Strong hands-on experience deploying observability solutions (Prometheus/Grafana/Elastic/Splunk/Datadog or equivalent)
Deep working knowledge of OpenTelemetry instrumentation and telemetry pipeline operations
Experience observing agentic AI systems: tool/function calls, orchestration, routing, memory/state, and RAG pipelines
Familiarity with Crew.ai, LangChain, Semantic Kernel, AutoGen, or similar agent frameworks
Experience with evaluation/quality monitoring and safe logging strategies for LLM systems
FinOps experience for tracking token and GPU spend, chargeback/showback, and cost anomaly detection
Experience implementing data governance controls for AI telemetry (PII redaction, retention, auditability)
Strong Kubernetes experience (AKS/EKS/GKE) including Helm, operators, ingress, and service networking
Strong automation skills (Python/Bash/Go) and CI/CD experience
Infrastructure-as-Code (Terraform/Bicep/CloudFormation)
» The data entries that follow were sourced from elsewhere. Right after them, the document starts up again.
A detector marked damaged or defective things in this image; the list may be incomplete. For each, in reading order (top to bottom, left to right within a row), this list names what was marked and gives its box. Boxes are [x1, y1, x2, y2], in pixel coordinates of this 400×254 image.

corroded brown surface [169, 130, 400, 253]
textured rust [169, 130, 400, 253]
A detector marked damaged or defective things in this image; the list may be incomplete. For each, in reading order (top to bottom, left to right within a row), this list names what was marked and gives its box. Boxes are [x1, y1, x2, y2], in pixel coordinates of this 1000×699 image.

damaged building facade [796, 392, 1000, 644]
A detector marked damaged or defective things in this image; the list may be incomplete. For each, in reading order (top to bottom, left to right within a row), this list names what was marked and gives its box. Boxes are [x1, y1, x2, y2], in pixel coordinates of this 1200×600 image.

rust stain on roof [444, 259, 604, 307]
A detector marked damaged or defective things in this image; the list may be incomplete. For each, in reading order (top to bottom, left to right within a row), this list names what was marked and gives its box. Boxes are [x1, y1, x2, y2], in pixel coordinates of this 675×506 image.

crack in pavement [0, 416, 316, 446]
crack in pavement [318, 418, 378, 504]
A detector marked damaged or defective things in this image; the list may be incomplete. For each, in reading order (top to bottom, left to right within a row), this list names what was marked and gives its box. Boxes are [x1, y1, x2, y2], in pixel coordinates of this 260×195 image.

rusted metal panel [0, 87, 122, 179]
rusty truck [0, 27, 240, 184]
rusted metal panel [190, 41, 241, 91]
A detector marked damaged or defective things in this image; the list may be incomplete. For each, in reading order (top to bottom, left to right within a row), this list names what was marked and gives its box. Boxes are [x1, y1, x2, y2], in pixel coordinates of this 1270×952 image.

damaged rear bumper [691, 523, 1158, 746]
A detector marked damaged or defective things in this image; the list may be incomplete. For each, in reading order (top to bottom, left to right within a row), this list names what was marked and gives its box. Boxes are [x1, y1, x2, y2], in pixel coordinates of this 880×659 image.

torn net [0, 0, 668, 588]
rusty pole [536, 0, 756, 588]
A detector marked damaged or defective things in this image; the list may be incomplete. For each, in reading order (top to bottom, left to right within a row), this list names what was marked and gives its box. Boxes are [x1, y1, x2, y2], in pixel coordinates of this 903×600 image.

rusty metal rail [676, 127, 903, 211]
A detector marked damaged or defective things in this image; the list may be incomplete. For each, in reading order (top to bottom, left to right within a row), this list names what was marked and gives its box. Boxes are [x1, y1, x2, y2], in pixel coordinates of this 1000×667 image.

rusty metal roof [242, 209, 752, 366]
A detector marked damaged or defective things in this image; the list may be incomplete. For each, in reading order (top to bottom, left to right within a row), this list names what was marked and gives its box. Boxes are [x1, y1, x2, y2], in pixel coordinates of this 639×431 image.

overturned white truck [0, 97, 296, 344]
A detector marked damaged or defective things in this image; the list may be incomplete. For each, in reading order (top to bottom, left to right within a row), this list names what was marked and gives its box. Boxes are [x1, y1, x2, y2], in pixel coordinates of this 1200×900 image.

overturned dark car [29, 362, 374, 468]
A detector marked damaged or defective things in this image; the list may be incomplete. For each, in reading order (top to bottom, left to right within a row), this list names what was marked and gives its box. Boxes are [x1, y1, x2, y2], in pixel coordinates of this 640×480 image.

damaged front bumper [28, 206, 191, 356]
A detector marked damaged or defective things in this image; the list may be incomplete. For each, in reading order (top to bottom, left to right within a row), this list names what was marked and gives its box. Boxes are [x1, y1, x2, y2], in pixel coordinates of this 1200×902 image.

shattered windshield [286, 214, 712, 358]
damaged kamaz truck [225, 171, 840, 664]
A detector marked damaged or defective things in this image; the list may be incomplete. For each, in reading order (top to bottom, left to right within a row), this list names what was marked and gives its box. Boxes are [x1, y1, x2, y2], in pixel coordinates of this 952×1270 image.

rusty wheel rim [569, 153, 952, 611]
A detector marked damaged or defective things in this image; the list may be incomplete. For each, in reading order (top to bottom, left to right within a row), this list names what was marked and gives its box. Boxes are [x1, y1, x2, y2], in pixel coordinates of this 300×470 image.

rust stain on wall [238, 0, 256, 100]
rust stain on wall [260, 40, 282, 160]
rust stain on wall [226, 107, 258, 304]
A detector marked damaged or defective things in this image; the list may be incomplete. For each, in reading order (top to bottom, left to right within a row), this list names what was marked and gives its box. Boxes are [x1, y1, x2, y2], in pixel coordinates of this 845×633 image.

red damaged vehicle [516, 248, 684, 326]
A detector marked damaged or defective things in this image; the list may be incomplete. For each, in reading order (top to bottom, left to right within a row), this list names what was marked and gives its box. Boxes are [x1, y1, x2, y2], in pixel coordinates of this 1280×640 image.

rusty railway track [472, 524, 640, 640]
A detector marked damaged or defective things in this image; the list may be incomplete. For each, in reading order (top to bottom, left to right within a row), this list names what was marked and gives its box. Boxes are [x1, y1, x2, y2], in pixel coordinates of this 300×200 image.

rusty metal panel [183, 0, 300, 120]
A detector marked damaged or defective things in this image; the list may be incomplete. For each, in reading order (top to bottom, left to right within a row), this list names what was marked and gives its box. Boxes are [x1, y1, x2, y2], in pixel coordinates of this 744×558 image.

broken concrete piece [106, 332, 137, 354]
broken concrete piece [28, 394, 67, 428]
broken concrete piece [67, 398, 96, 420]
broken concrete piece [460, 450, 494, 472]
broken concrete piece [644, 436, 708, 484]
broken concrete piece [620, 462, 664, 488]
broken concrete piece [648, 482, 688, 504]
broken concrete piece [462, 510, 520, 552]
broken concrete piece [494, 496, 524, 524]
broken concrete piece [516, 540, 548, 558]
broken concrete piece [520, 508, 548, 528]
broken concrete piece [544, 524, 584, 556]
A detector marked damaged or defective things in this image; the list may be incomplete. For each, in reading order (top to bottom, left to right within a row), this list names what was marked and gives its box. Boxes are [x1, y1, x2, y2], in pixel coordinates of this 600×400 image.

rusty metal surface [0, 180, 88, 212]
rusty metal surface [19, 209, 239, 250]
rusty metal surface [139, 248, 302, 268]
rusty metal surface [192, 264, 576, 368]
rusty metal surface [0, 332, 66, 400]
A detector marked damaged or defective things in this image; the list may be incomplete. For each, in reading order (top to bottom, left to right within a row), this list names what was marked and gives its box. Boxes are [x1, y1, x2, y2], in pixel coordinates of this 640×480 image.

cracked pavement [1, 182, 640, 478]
Agent workflow tracing and telemetry correlation
Production operations and debugging distributed systems
Observability-as-a-platform enablement and automation
Strong documentation, collaboration, and stakeholder influence
Technical Proficiency: Implement monitoring for agent failure modes: tool-call failures, infinite loops, timeouts, hallucination risk signals, retrieval misses, and degraded response quality. Create alerts aligned to operational SLOs (availability, latency, tool reliability) and AI-specific indicators (cost spikes, loop bursts, retrieval anomalies). Support guardrail observability: policy blocks, content filtering events, and safety classifier outcomes (where applicable). Build onboarding automation (IaC, templates, CI checks) that makes observability default-on for all agentic services.
Problem-Solving: Ability to translate business challenges into technical solutions.
Collaboration Skills: Effective at working within cross-functional teams.
Agility: Flexibility to adapt to changing requirements and new technologies.
Communication Skills: Capable of explaining complex technical concepts to non-technical stakeholders.